I have researched betta breeding a lot and have some fry right now, so I might be able to help. Here's my website which has info on betta spawning.

http://bettacare.webs.com/bettaspawning.htm

First of all, don't breed petstore bettas. They are SO hard. I have tried 13 times with petstore bettas and I only got them to embrace twice and eggs once and the male ate the eggs and died. (stupid fish) Then, I got a pair of fighter plakats from a breeder and they spawned first time. Good luck! I SO know the problems with betta breeding. Feel free to pm me if you want.


----------



## lohachata (Jan 27, 2006)

please.....i would like to know what is SO hard about breeding pet store bettas ????
i am going to go to petco or petsmart or walmart..i will let you know where i get them from....i will buy 1 male and 1 female betta...
i will set them up to spawn.....i want to find out how difficult they really are....after all ; do they not come from professional breeders of betta splendens...and plakats "are" splendens...aren't they...never kept them..


----------



## Betta man (Mar 25, 2011)

The only ones I haven't tried are with plakats.

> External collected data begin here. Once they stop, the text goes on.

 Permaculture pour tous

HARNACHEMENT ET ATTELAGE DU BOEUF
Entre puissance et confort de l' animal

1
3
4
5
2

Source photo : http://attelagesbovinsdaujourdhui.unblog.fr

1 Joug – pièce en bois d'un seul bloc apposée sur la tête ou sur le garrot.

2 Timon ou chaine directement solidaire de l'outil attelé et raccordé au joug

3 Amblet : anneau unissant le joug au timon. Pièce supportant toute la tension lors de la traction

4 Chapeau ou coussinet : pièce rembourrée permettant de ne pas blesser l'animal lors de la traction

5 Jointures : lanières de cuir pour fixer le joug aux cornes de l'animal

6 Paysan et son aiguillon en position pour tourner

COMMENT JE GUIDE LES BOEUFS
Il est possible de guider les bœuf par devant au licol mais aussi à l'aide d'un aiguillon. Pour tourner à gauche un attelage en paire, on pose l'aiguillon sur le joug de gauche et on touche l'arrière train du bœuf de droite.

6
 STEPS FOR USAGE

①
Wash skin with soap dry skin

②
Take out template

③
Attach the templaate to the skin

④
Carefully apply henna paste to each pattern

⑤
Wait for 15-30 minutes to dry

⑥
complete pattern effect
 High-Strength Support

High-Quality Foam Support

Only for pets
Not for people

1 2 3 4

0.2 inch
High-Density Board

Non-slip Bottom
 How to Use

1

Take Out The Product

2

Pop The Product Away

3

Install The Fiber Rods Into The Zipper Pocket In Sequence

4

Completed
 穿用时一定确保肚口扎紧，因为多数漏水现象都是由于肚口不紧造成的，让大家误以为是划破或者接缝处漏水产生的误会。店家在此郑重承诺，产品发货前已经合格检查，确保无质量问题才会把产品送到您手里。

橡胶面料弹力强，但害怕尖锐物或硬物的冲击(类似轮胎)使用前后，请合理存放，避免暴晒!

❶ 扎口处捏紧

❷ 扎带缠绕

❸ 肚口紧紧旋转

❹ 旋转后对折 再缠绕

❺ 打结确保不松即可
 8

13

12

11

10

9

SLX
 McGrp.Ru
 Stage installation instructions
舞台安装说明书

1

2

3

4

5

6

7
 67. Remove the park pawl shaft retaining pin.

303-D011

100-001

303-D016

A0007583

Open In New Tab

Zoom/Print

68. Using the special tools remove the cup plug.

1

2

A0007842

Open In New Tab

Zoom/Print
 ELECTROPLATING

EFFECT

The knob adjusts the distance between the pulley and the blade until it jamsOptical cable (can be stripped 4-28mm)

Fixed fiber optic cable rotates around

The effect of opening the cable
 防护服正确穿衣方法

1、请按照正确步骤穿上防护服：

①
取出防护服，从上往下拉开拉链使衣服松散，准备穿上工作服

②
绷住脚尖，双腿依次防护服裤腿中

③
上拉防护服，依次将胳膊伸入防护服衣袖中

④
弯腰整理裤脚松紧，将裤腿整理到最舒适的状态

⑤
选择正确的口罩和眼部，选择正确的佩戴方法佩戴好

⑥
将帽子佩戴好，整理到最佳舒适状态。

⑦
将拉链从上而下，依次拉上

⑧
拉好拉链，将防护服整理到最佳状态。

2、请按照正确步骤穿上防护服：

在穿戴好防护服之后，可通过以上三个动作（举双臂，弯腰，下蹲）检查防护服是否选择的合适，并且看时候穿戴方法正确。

Veiltails worked, but were a little tricky.


----------



## lohachata (Jan 27, 2006)

ok...i am going to petco next week and since my wife likes crowntails i am going to get a pair of them...and if they have any nice half moon butterflies i will get a pair of them as well... 
i haven't bred bettas in 30 years.....i might not be able to do it now because the fish have been conditioned to the new breeding methods....but i am going to give it a whirl....gonna have to hit up one of the local chinese restaurants for a few hundred of them take out soup containers with lids...hmmmmm..i wonder where i can get a bunch of teeny tiny heaters for them...lol
i am prepared...i have a couple of 10s and a couple of 20s...hmmmmm...i need a small styro cup...
wish me luck guys..


----------



## iheartfish:) (Jan 19, 2011)

lol, good luck loha  I can't wait to see how this turns out!!! Keeping my eyes peeled for a thread about this!


----------



## Betta man (Mar 25, 2011)

They're also older. Good luck!


----------



## lohachata (Jan 27, 2006)

ok...i am using my 10 gallon tanks for cories so i had to find another tank to breed the bettas in...2 awesome identical tanks i salvaged from the trash...vegetable crisper drawers from an old refrigerator...lol...a piece of PVC pipe for the female to hide in after spawning..going to float her in a plastic carryout soup container..
will post pics of the tanks in the next day or so...they are going on the backside on one of the racks..close quarters but will try to get pics of the set up and spawning progress etc...
going to petco wednesday or thursday to get the fish..
i really have not researched this species ; but i have kept them before many years ago....


----------



## Guest (Mar 24, 2012)

Good luck loha


----------